Professors, Married With Students

By Michelle Cook

Working alongside your spouse is not everyone’s ideal situation, but for academic couples, a campus is often their office and their home.

“There’s a lot of mystery and lack of clarity about spouses working together,” says Philosophy professor Catherine Wilson, who adds that teaching and researching alongside her husband Mohan Matthen, the head of the Philosophy Dept. is similar to running a mom-and-pop grocery store. They share the same profession and help each other out, but their opinions and academic strengths remain separate.

Other UBC faculty couples say there are lots of benefits to working with your partner. You can double your professional contacts, help each other with classes, share the ride to work, and it’s always easier to take constructive criticism on academic papers from a loved one.

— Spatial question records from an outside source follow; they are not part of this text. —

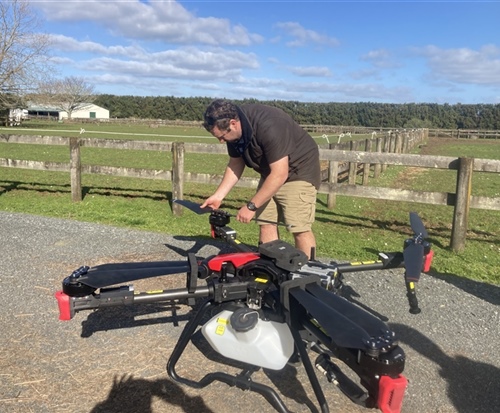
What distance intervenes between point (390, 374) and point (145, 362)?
2.23m

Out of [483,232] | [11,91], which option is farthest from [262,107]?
[11,91]

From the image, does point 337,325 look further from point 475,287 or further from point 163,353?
point 475,287

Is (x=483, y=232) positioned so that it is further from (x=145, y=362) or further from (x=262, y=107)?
(x=145, y=362)

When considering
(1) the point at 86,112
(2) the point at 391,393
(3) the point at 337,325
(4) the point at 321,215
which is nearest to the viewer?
(2) the point at 391,393

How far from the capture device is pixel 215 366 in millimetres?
3404

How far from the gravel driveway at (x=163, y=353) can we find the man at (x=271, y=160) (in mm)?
1024

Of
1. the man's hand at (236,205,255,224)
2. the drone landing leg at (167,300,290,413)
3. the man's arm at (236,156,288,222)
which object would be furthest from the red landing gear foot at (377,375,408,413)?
the man's arm at (236,156,288,222)

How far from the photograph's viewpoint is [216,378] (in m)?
3.03

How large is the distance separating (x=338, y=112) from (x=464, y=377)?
357 feet

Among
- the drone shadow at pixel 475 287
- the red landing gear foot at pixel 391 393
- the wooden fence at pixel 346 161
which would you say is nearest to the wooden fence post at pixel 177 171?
the wooden fence at pixel 346 161

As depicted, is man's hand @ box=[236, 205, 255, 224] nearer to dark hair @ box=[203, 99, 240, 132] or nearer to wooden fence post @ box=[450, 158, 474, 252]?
dark hair @ box=[203, 99, 240, 132]

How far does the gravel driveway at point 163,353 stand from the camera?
119 inches

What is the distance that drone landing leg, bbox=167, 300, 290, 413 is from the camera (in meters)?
2.85

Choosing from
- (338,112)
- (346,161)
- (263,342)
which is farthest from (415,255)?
(338,112)
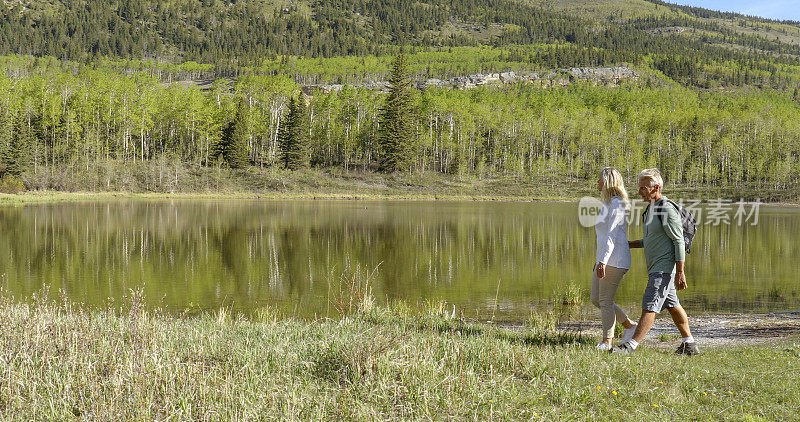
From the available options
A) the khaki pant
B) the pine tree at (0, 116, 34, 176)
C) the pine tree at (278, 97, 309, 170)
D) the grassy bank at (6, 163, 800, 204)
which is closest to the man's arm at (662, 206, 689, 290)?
the khaki pant

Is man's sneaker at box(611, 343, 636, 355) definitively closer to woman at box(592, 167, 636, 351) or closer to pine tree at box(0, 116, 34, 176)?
woman at box(592, 167, 636, 351)

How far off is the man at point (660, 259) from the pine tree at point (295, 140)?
67412 mm

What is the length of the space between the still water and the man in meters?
4.78

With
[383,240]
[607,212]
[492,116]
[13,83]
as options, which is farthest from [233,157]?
[607,212]

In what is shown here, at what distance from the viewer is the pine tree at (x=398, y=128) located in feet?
245

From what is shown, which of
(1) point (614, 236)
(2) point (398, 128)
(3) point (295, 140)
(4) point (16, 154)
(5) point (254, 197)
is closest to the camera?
(1) point (614, 236)

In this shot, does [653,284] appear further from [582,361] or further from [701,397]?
[701,397]

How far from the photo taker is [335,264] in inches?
667

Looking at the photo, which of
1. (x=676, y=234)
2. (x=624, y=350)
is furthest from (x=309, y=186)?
(x=676, y=234)

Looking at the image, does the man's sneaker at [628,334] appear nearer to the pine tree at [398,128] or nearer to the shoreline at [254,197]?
the shoreline at [254,197]

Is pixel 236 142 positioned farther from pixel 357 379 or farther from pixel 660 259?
pixel 357 379

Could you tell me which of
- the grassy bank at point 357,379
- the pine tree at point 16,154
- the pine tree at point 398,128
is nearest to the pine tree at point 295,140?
the pine tree at point 398,128

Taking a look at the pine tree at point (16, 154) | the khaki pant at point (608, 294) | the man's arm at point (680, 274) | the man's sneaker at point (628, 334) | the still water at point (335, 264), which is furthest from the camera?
the pine tree at point (16, 154)

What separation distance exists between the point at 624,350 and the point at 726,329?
417cm
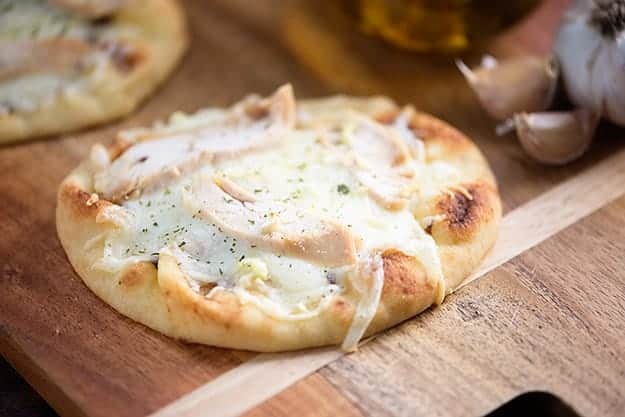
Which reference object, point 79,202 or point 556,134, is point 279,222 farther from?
point 556,134

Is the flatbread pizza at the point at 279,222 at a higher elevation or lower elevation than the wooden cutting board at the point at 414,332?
higher

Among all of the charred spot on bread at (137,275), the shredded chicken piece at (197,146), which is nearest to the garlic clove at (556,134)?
the shredded chicken piece at (197,146)

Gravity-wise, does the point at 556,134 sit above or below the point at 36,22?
below

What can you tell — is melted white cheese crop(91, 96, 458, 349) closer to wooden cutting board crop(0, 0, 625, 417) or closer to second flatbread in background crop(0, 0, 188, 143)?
wooden cutting board crop(0, 0, 625, 417)

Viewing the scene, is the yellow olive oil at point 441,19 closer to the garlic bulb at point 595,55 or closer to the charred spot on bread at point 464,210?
the garlic bulb at point 595,55

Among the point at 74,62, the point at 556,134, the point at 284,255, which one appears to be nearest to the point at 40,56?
the point at 74,62

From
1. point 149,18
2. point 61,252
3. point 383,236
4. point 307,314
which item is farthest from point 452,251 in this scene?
point 149,18

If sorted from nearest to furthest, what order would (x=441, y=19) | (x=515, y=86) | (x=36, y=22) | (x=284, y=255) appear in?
(x=284, y=255)
(x=515, y=86)
(x=36, y=22)
(x=441, y=19)
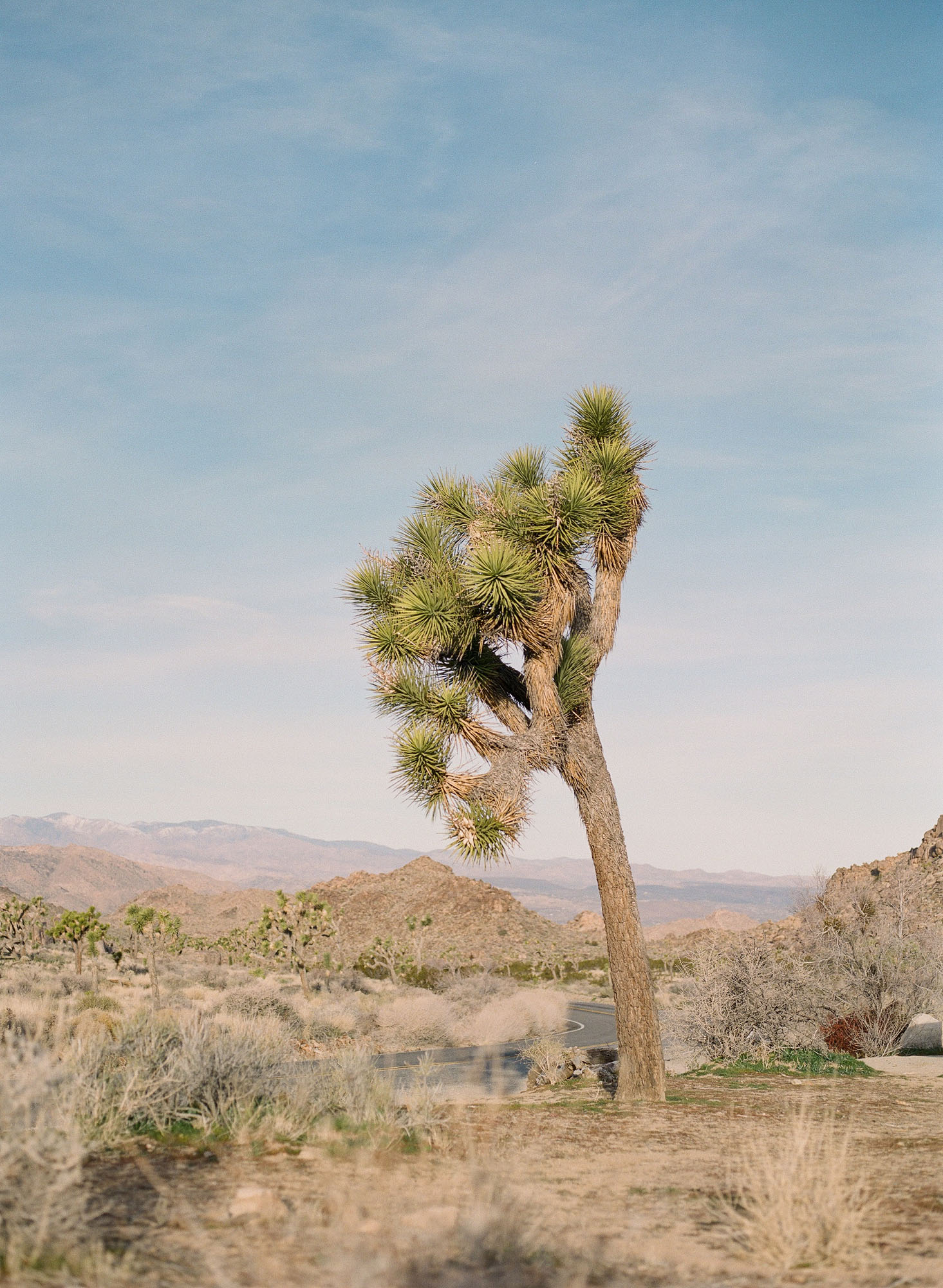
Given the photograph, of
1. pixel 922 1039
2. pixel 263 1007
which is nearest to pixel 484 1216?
pixel 922 1039

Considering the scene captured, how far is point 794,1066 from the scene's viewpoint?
14.6m

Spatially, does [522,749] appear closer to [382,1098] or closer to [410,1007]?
[382,1098]

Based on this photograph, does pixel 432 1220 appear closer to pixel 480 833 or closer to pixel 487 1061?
pixel 480 833

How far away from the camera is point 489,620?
12.3 m

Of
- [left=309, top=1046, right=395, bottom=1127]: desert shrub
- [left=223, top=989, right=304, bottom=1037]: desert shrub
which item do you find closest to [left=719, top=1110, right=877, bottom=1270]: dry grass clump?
[left=309, top=1046, right=395, bottom=1127]: desert shrub

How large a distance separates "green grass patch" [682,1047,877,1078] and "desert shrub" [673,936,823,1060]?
0.25 metres

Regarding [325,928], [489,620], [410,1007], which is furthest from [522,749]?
[325,928]

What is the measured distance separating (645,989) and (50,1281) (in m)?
8.96

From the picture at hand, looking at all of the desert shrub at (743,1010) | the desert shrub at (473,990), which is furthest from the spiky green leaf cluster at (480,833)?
the desert shrub at (473,990)

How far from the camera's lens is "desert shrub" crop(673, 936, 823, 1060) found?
16047mm

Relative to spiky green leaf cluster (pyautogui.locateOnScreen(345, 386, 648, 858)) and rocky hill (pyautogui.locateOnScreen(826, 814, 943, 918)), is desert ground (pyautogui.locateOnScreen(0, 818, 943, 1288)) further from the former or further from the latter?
rocky hill (pyautogui.locateOnScreen(826, 814, 943, 918))

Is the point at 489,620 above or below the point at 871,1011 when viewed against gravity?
above

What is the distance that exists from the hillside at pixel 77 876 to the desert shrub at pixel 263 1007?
109 meters

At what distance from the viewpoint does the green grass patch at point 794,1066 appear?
14.2 m
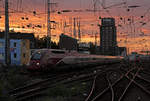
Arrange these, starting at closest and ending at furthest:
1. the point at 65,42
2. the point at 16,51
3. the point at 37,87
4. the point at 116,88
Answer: the point at 116,88, the point at 37,87, the point at 16,51, the point at 65,42

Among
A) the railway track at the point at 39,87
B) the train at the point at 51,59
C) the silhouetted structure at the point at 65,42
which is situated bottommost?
the railway track at the point at 39,87

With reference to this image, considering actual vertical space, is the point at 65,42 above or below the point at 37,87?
above

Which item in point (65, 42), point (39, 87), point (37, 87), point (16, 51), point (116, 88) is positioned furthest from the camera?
point (65, 42)

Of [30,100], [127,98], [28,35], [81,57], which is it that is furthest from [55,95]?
[28,35]

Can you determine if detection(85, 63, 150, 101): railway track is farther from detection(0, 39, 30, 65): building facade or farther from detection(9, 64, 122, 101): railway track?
detection(0, 39, 30, 65): building facade

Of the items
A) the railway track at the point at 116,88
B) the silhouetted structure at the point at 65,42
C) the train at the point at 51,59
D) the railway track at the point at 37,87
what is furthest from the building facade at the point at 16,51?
the railway track at the point at 116,88

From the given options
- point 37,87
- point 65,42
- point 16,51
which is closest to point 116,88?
point 37,87

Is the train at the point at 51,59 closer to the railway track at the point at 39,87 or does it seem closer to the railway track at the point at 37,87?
the railway track at the point at 39,87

Another plus to joint academic appointments is the opportunity to pursue professional passions together.

Annalee Yassi is a Canada Research Chair and director of the Institute for Health Promotion Research. She’s married to Jerry Spiegel, director of Global Health at the Liu Institute for Global Issues. Both have been collaborating on international health projects since their student days at McGill. They came to UBC in 2001 because its interdisciplinary opportunities offered them the chance to broaden their interactions with people from many academic areas, and collaborate on several initiatives, including a five-year project to help Cubans strengthen their teaching of environmental health risks assessments and management.

“Community health in general is a good field for couples because no matter what your disciplinary background is, there is common ground,” Yassi says. “I could have stayed in medicine and Jerry could have stayed in social development, but we’ve been able to develop projects that brought us together.”

Yet, there are downsides to sharing the same life’s work as your spouse.

“We’ve sometimes had differences of opinion in terms of how to deal with difficulties in a project,” says Yassi. “Sometimes it’s a good cop, bad cop scenario.”

But the upside, Spiegel adds, is that it’s good to bring different perspectives to a project.

Respecting intellectual preferences is another delicate matter. Daniela Boccassini and Carlo Testa both teach Italian Studies but they maintain decidedly different academic tastes.

“I’m not as orgasmic about Dante as Daniela is,” Testa laughs as his wife listens. “I like him but I think he’s overrated.”

Turf, professional jealousy and competitiveness are other potential pitfalls that academic couples must sidestep.
“Promotions can come at different times,” Boccassini says. “When I was promoted earlier, it was a disappointment for both of us but I never felt he (Testa) resented it. You take the good or the bad as a team.”

Another campus couple says that, in the 40 years they’ve worked together, they’ve never fought over research. Neuroscientists Edith and Patrick McGeer solve their differences of opinion by doing experiments, and seeing how they turn out.

Another worry for academic couples is that colleagues will see them as a single entity.

“It’s important not to be perceived as one person when you’re working in the same department. I think colleagues resent it if you’re seen as a block vote,” Matthen says, adding that he and his wife often disagree publicly in departmental meetings.

The biggest challenge by far, all couples say, is leaving their work at the office. Edith McGeer says her three adult children still complain that the only thing they talked about at the dinner table was the human brain.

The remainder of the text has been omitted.